THORSHAVN
Face page 22
The Amtmand, or Governor, dwells in a quite imposing house of stone; school, church and Lagthinghuus are merely framed of wood. Of the Mother of Parliaments Cowper once wrote, and some are making much the same remark to-day,
Where flails of oratory thresh the floor,
That yields them chaff and dust and nothing more.
But of the legislature that meets in the Lagthinghuus no man can say anything so rude. However barren of other results the deliberations of the assembly may be, the community is at least benefited by the value of the hay that grows upon the roof. It may be the sluggard that lets the grass grow under his feet, but no stigma can attach to the man who lets it grow over his head. Besides possessing this venerable local Thing, the islanders send their own representatives to the Rigsdag, or Diet, at Copenhagen, for which qualified voters must have reached their thirtieth year. The Danish dominions have not yet followed Norway and Sweden in granting votes to women, but this will shortly come to pass.
The mediæval bishop for the Faroes had his stool at Kirkebö, on the same island as Thorshavn but a few miles further south. There was a house of Benedictine monks, the ruins of which still remain. In the haven named from Thor the church[6] of the White Christ is conspicuous, though modern of date and unbeautiful of form. An ancient coffin-slab, however, is incised with an ornate and flowery cross, that shows a mediæval structure occupied the site. The tower vane bears the date 1788, pierced in the Scandinavian way. The effect within is rather quaint. On the altar two great candles stand; hanging from the roof are a large ship-model and some chandeliers of brass, one dated 1682, adorned with metal flowers; on the walls a picture of the Last Supper that was painted on wood in 1647, and several monuments in timber and stone to the dead who passed from earth two hundred years ago.
On a promontory overlooking the town and the rocks covered with shells and pink and dark green sea-weed, there frowns a picturesque old fort; more interesting to the antiquary than formidable to the soldier. What higher praise than that could any place of strength deserve? The two lines of defence are each formed of boulders and earth. Though Thorshavn in the past has known unpeace, many an empire has risen to high power or crumbled to decay since these grass-grown ramparts were stained with human gore.
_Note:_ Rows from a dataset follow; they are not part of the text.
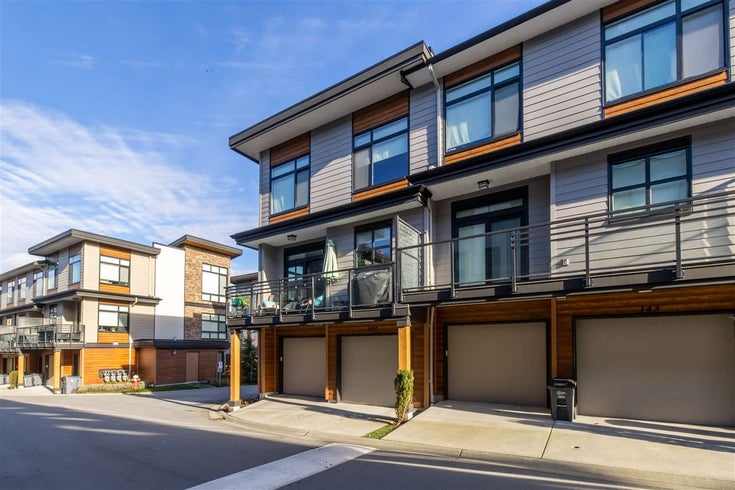 144 16488 64 AVENUE - Cloverdale BC Townhouse for sale, 3 Bedrooms (R2530126)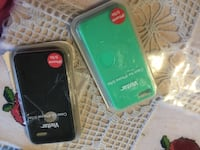 iPhone 5 covers Moreno Valley, 92553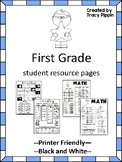 First Grade Help Pages for Reading and Math Folders, Homew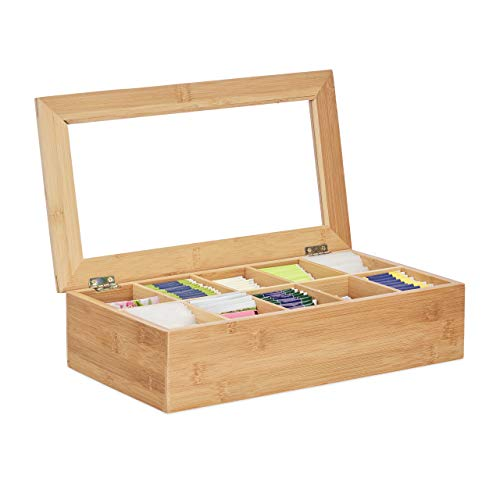 Relaxdays Caja para té e infusiones, 10 Compartimentos, Grande, Multi-usos, Sostenible, Transparente, Bambú, Marrón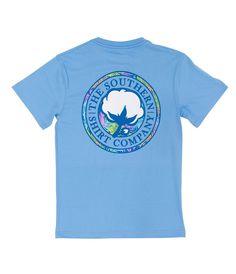 Southern Shirt Company Tropical Logo Short Sleeve Shirt in Maui Southern Shirt Company, Cotton Crafts, Tee Shirts, Tees, Preppy Outfits, Cute Fashion, Teen Fashion, Ladies Dress Design, Southern Marsh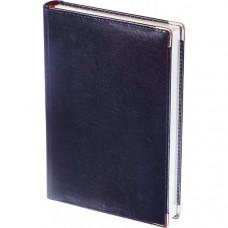 Bruno Visconti Ежедневник полудатированный Imperium А5 208 листов 114849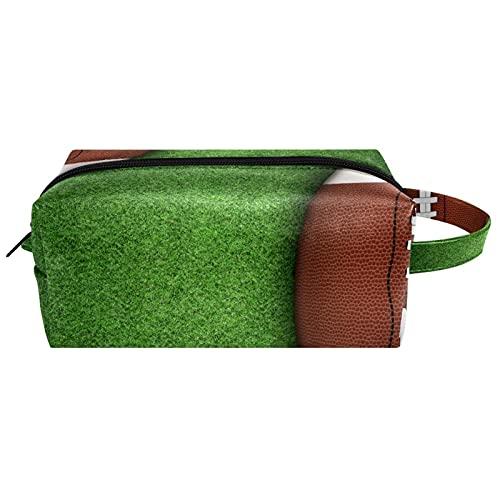 Bolsa de cosméticos para mujer de piel de microfibra con cremallera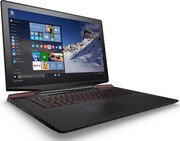 Lenovo IdeaPad Y700-15ISK-80NV010NMH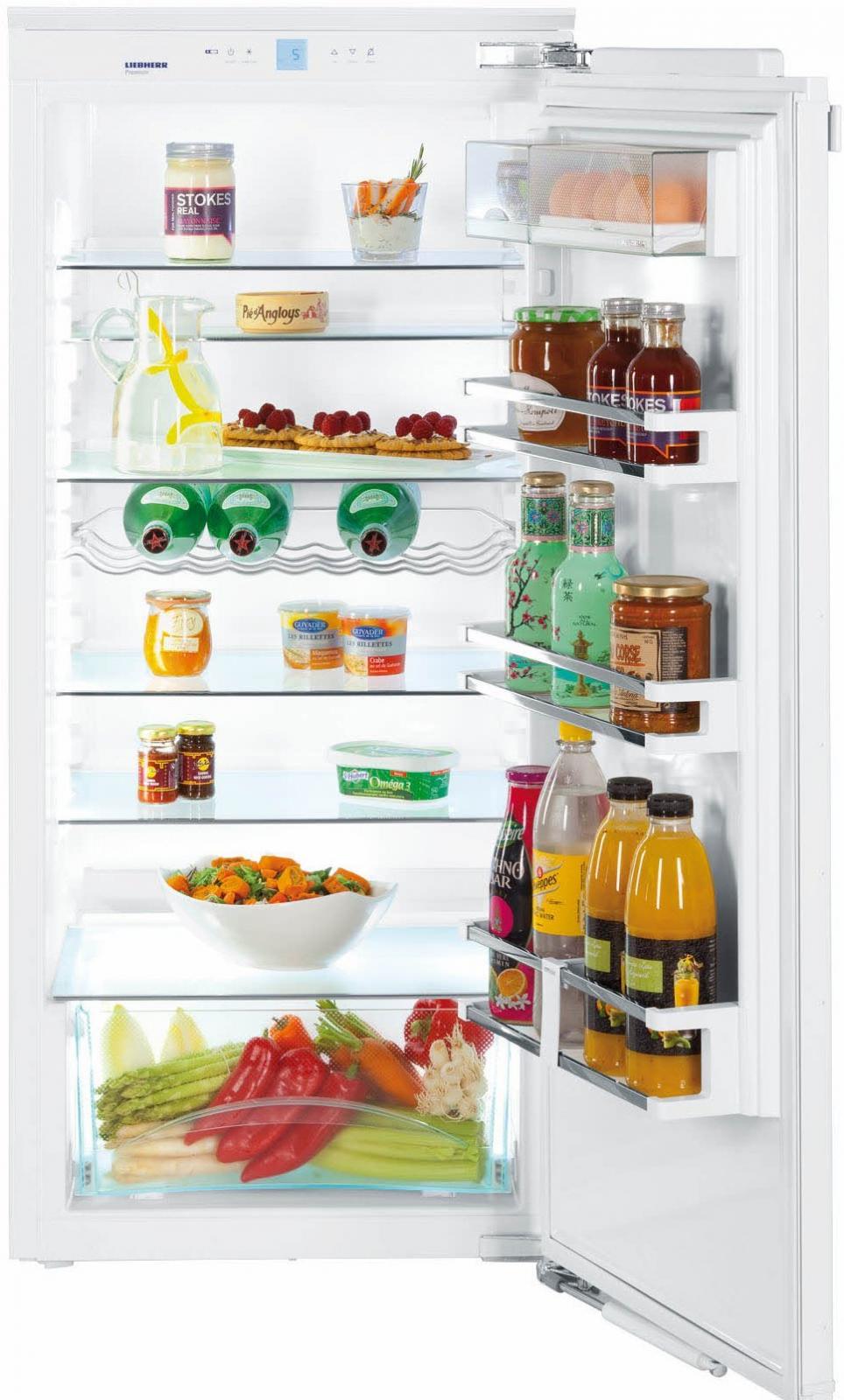 купить Встраиваемый однокамерный холодильник Liebherr IK 2364 Украина фото 0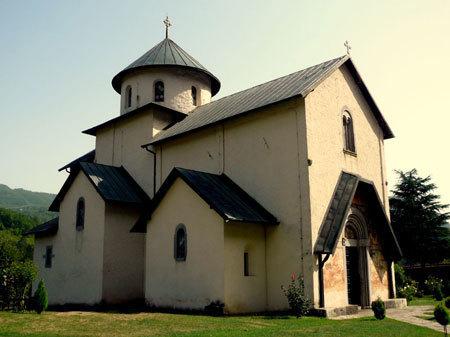 Manastirea Moraca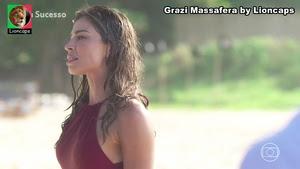 Grazi Massafera sensual na novela Bom Sucesso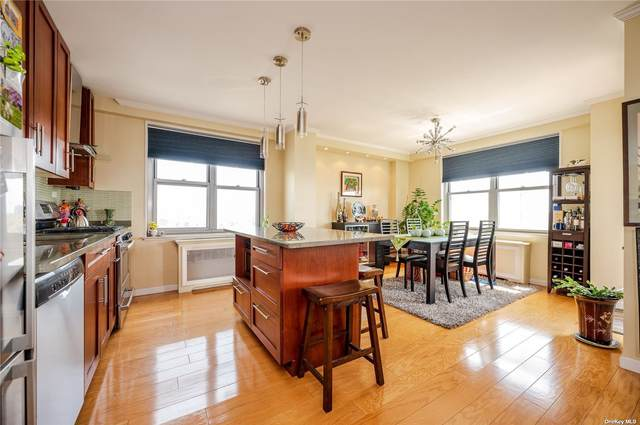 70-25 Yellowstone Boulevard 15H, Forest Hills, NY 11375 (MLS #3307428) :: McAteer & Will Estates | Keller Williams Real Estate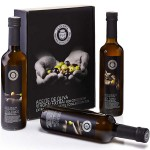 Huile d'Olive Vierge Extra 'Coffret Collection' - La Chinata (3 x 500 ml)
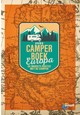 ANWB Camperboek Europa - Gerhard Beer - ISBN: 9789018045500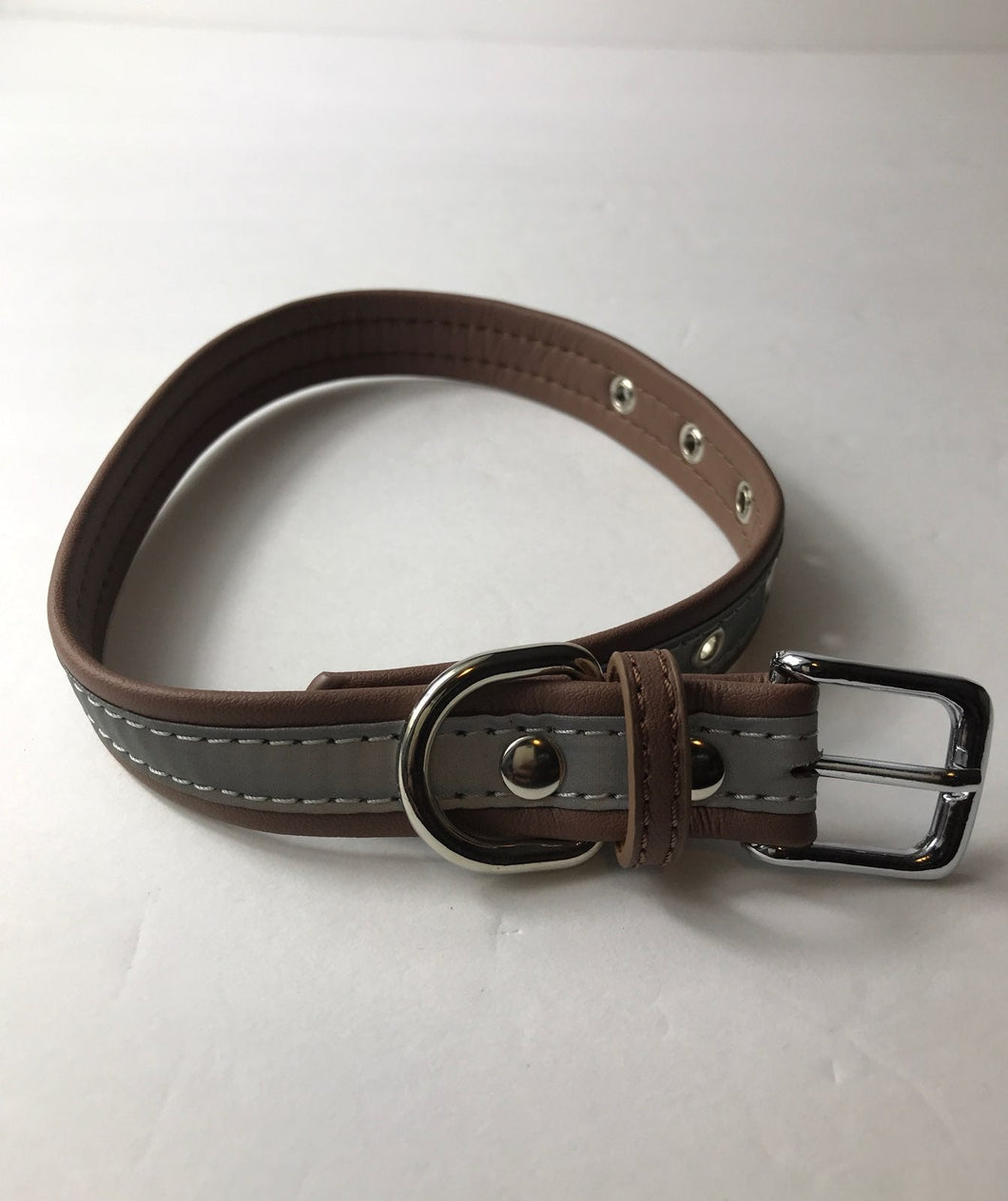 Bonawen Dog Collar Medium Brown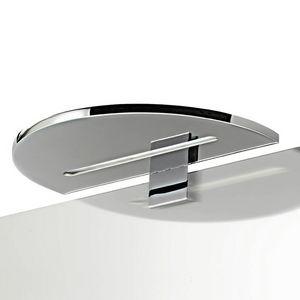 L8063, Lampada semicircolare in metallo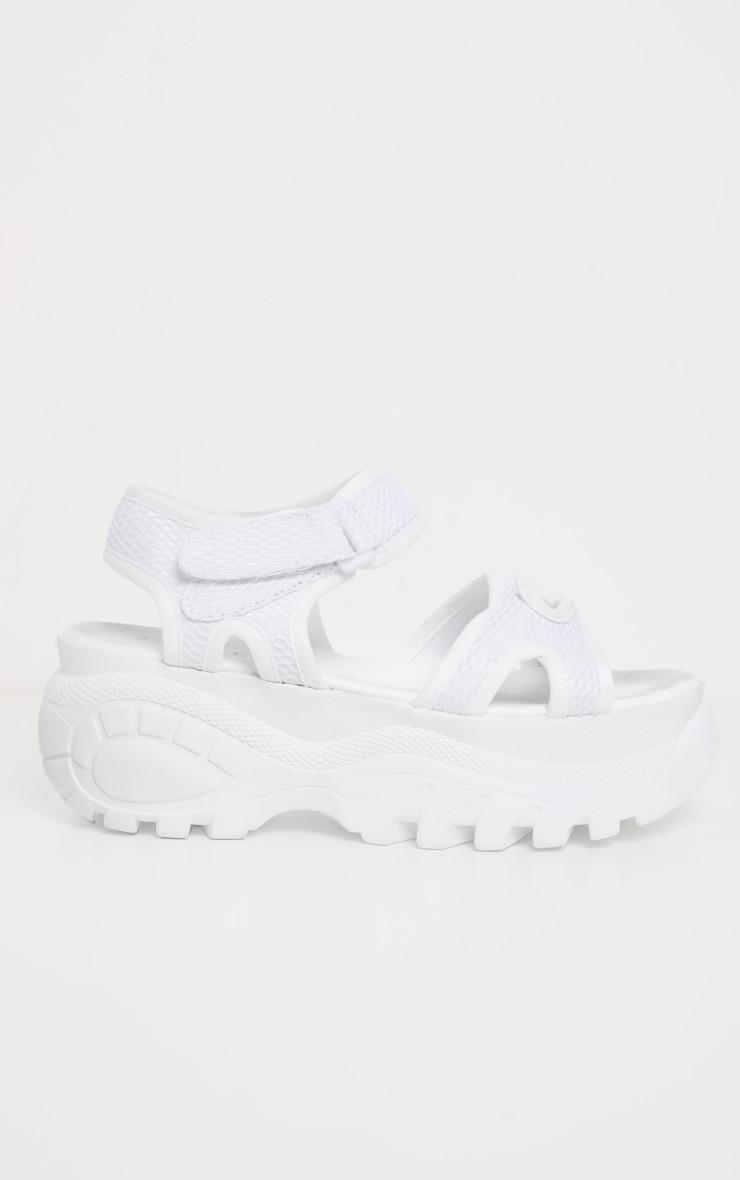 White Sporty Chunky Flatform Sandal  4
The stony country round the town is partly enclosed by strange frail transparent dykes, which, though as in Scotland mortarless, display surprisingly wide openings between the stones. Hay grown on the rocky soil is much the commonest crop; ragged robin, white clover, and, in swampy parts, marsh marigolds, diversify the grass. Men capped and stockinged, women shawled, also tend the tiniest patches of oats and potatoes: here and there peat is cut. The older cottages are frequently half floored above, half open to the ridge, and most conspicuous still are the sooty rafters of which the sagas so often tell. Some faint breath from the atmosphere that filled such dwellings long ago is wafted to us by the complaint of Cetil to his son in the Vatzdaela Saga, that, when he was a boy, men yearned to do some daring deed, "But now young men have become stay-at-homes, sitting over the baking fires, and stuffing their bellies with mead and ale, and all manhood and hardihood is waning away." Gone to museums are the ancient looms weighted with stones from the beach, but old carved chests and solid furniture of wood worked in the northern way are still by no means rare.